Work to complete
Collect every line from the items below that contains the string "point", treating uppercase and lowercase as different.

Provided entries

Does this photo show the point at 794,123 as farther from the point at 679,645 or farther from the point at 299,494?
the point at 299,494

---

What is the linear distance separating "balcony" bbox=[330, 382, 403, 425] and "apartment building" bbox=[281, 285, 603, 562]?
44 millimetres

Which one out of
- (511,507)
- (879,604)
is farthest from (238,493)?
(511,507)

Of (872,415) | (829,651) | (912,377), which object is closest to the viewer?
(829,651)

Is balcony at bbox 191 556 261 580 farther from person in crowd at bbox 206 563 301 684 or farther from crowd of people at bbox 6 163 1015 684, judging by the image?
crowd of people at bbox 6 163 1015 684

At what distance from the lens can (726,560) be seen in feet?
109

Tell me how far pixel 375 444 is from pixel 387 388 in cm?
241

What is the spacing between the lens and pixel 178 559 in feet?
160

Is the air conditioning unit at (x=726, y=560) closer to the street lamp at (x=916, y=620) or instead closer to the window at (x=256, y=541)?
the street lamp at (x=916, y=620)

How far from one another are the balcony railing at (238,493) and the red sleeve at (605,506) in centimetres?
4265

Exercise result
Does this photo show the point at 794,123 as farther from the point at 679,645 or farther from the point at 299,494?
the point at 299,494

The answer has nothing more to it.